Encryption and cybersecurity

The president-elect has made only vague statements about privacy and security, long downplayed reports on Russian hacking into the Democratic National Committee and Clinton's campaign email servers, and remains skeptical about US intelligence agencies' findings on Russia's cybermeddling. Still, when the Justice Department tussled with Apple over unlocking the iPhone of the terrorist suspect in the San Bernardino shooting, he called for a boycott of Apple products.

What he has said about cybersecurity is that there should be an examination of US cyberdefenses by a "Cyber Review Team." He also told the The New York Times in July that "certainly cyber has to be in our thought process, very strongly in our thought process...Inconceivable the power of cyber...you can make countries nonfunctioning with a strong use of cyber."

Earlier this month, Trump promised a "major report on hacking defense" within 90 days and appointed former New York City mayor Rudy Giuliani to shepherd his cybersecurity efforts with US businesses.

Science and STEM education

Experts who've looked at Trump's economic agenda suggest that deficits will explode, which could lead Congress to trim budgets. That could mean heavy cuts to funding for science programs and education, which runs counter to the tech industry's call for more tech-savvy workers in today's digital age.

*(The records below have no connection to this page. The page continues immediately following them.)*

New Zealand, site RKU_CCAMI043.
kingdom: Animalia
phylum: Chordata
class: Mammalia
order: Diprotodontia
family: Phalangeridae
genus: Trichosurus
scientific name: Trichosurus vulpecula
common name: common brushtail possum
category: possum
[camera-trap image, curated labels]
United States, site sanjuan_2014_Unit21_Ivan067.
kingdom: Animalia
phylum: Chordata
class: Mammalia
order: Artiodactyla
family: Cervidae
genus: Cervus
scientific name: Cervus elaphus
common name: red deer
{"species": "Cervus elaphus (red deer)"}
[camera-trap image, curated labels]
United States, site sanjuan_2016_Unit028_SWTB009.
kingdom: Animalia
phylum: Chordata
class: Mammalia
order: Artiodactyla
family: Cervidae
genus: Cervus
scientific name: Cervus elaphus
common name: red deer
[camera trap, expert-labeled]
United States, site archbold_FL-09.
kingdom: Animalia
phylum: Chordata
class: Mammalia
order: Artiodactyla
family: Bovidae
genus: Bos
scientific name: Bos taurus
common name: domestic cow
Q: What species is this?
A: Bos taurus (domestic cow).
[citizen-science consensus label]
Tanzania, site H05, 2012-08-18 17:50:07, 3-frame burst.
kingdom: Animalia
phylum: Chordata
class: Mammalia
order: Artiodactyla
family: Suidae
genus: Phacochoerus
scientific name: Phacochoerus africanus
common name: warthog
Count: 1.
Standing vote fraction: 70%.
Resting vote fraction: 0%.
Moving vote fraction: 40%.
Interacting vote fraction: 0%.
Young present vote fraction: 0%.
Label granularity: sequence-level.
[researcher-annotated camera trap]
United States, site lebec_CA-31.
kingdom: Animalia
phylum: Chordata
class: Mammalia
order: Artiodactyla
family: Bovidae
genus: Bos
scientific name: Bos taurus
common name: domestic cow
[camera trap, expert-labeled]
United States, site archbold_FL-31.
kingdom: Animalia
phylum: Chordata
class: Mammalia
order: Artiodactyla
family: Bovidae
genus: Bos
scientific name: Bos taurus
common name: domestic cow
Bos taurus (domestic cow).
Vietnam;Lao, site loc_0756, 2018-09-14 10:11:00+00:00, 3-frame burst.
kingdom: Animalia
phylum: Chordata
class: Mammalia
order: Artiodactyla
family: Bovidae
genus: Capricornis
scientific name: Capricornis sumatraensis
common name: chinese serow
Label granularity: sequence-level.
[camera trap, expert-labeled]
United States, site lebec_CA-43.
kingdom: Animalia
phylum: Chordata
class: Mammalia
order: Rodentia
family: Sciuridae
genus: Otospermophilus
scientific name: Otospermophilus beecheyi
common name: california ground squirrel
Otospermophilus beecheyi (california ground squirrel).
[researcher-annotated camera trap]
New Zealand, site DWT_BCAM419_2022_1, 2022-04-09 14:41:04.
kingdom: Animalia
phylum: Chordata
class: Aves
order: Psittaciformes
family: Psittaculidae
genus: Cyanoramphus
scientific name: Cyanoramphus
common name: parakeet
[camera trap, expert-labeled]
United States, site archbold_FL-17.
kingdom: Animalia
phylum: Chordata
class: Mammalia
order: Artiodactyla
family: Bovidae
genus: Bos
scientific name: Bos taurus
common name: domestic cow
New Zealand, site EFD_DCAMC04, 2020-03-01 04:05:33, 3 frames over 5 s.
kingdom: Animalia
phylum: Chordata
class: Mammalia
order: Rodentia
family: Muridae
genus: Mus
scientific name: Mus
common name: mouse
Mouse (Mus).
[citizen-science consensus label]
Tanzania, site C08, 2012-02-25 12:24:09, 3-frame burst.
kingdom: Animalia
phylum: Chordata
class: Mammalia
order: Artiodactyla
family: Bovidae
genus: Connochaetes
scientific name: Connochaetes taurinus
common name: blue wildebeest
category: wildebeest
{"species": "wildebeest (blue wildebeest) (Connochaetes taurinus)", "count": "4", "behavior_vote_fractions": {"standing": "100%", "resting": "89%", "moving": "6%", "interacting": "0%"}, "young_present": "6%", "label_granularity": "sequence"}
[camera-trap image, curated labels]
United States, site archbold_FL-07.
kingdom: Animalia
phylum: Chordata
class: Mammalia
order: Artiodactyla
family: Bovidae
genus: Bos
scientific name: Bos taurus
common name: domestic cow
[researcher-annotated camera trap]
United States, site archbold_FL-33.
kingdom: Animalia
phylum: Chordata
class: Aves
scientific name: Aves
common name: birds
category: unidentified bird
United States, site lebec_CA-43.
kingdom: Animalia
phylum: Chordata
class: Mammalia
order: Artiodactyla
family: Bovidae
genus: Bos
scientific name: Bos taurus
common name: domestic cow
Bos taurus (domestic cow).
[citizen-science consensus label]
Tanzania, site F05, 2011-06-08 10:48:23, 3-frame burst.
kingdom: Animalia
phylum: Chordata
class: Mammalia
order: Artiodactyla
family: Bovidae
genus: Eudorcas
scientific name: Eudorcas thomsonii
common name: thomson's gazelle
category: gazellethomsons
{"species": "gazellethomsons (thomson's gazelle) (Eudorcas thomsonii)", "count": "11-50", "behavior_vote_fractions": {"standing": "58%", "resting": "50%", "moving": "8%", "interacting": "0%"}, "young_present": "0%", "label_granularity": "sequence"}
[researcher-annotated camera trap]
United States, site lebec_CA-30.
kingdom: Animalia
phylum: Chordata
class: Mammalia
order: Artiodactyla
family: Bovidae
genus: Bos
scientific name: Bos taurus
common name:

What's more, Trump has publicly supported views that are not backed by the scientific community. He's repeated unfounded connections between vaccinations and autism. His meeting earlier this month with Robert F. Kennedy Jr., an environmental lawyer who has long been known as supporting the antivaccination cause, has also raised eyebrows as it's said that Kennedy may head up a task force to look into the safety of vaccinations. Trump has also dismissed reports of climate change as a myth perpetuated by the Chinese to undermine the economy. He's tried to appeal to voters in coal country by supporting energy policies that encourage the use of more fossil fuels and downplayed investment in renewable energy, like solar.

H-1B visas and immigration

Immigration has been one of the hallmark issues of Trump's campaign, but most of his policies center on what he'd do to reduce illegal immigration. When it comes to legal immigration of skilled workers, Trump said he wants to increase pay for people holding H-1Bs as part of a plan to steer more work to Americans. That's because some consider H-1B visa holders a cheaper source of highly skilled labor for US companies.

"Raising the prevailing wage paid to H-1Bs will force companies to give ... coveted entry-level jobs to the existing domestic pool of unemployed native and immigrant workers in the US, instead of flying in cheaper workers from overseas," his policy says.

Tax policy

The biggest boost to the tech industry could come from Trump's plans to lower corporate tax rates to encourage companies to invest their money in the US.

There's a good chance that money could be invested in the US, said Rob Atkinson, president ofthe Information Technology & Innovation Foundation (ITIF). But it's not a given. In 2004, the US allowed American companies to bring in the profit they'd earned overseas in the hope they would hire more workers. Most of the money went to executives and shareholders, instead.

Trump has also called for high import taxes on products, which could drive up prices for consumers on tech goods. In January, Trump said in a stump speech, "We're going to get Apple to build their damn computers and things in this country instead of in other countries."

Apple, which declined to comment on Trump's statements at the time, designs its products at its Silicon Valley headquarters, but uses a Chinese contractor to build them. If Apple products were manufactured in the US, the price of an iPhone could rise to as much as $900 to offset worker wages versus the $650 cost of an iPhone today.

First published Nov. 10, 2016.
Updated Jan. 19 at 5:00 a.m. PT:
Added information about Trump's meeting with technology executives and other developments since the election.